Conservative foundations and individuals use Donors Trust to pass money to a vast network of think tanks and media outlets that push free-market ideology in the states — $86 million in 2011 alone. The arrangement obscures the identity of the donors wishing to keep their charitable giving private, especially “gifts funding sensitive or controversial issues,” according to the group’s website.
The $6.3 million donation to the Franklin Center was the second-largest gift made in 2011 by the group, a tax-exempt “public charity” that takes tax-deductible donations from donors “dedicated to the ideals of limited government, personal responsibility, and free enterprise,” according to its website.

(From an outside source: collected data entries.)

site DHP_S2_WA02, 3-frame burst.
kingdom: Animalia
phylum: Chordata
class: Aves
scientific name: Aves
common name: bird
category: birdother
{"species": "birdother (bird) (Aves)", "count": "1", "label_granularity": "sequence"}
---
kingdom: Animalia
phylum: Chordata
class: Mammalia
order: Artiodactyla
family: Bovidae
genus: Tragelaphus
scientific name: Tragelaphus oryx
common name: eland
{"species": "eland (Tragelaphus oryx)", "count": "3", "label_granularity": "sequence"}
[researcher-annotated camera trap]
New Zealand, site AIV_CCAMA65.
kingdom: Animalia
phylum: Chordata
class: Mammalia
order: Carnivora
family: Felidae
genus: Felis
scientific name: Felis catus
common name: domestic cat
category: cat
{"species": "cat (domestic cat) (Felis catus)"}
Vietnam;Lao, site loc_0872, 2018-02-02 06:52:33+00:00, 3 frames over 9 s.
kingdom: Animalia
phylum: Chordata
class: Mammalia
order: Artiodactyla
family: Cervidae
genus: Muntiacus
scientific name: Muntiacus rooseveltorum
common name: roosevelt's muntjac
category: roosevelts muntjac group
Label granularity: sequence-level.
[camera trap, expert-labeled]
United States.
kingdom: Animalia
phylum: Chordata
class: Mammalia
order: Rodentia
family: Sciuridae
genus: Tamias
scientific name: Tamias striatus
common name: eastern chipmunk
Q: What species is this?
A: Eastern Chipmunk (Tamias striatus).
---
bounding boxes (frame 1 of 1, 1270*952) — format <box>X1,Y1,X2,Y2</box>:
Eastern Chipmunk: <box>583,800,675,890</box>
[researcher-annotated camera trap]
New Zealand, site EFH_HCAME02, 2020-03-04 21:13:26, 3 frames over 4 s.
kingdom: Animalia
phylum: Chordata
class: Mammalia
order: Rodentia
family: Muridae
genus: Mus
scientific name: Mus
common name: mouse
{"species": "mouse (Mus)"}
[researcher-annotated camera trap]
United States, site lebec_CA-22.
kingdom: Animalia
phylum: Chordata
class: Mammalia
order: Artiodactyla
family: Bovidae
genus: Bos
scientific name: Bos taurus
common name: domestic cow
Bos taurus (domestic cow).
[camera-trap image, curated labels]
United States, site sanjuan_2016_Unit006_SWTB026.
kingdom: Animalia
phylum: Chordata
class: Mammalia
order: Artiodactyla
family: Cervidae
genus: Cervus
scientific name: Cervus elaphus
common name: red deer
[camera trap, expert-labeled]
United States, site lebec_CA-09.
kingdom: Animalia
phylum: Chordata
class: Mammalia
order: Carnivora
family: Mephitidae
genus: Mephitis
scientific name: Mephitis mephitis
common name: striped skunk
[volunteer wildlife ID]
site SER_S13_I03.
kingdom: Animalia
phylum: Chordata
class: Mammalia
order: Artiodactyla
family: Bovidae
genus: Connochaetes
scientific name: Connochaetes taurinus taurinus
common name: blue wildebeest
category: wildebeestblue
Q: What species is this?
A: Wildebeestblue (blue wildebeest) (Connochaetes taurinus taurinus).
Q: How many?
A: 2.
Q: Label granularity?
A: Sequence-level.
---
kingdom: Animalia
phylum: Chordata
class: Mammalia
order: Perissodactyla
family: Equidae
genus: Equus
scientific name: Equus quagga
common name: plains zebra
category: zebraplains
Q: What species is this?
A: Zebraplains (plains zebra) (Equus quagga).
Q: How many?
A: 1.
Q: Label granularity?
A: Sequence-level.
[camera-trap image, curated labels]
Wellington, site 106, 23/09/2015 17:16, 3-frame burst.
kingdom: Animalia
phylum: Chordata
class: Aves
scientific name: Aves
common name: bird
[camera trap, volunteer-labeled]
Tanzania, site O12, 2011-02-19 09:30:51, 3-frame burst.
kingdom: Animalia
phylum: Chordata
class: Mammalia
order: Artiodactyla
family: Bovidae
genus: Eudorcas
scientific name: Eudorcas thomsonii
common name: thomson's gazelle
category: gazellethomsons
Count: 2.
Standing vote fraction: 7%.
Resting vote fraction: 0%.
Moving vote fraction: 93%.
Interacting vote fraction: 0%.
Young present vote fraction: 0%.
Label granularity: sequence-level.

Donors Trust includes 193 contributors, the majority of whom are individuals. “A lot of donors are flying totally under the radar,” says president and CEO Whitney Ball.
Does the funding source influence the reportage? Journalism.org reported that the sites varied:
Among the key findings on the Watchdog.org family:
- The sites scored a 63 on the 100-point scale PEJ devised to measure ideology, making its journalism the second-most ideologically oriented in the study.
- 41% of stories presented a primarily conservative theme, while 11% contained pro-liberal themes. (49% contained no particular theme or a mixture.)
- On nine of the sites, only Democrats or government agencies were the subject of investigative exposes.
- The majority of Watchdog stories (53%) contained only one-or mostly one-point of view. About one third (34%) contained two or more.
- The sites scored 61 on a 100-point transparency scale, ranking them among the least transparent of all sites studied.
- The sites as a whole scored 20 on a 100-point scale for productivity, which measures volume of original reporting and opinion blogging, as well as the number of editorial and reporting staff listed. As a group, they were the lowest in productivity.
Obviously, Watchdog.org's Minnesota Bureau doesn't just go after Democrats, since there's no mention in the KSTP report about which party in the legislature approved the funding.
That sort of bias--and blinders about its own caucus's vote in 2011--is left to the Republican Minority Caucus, bless their little hearts, as they hunt down pencil-necks everywhere.
Photo: A pauper breaking stones, so not like one of those artists doing things hard to measure by the wheelbarrow.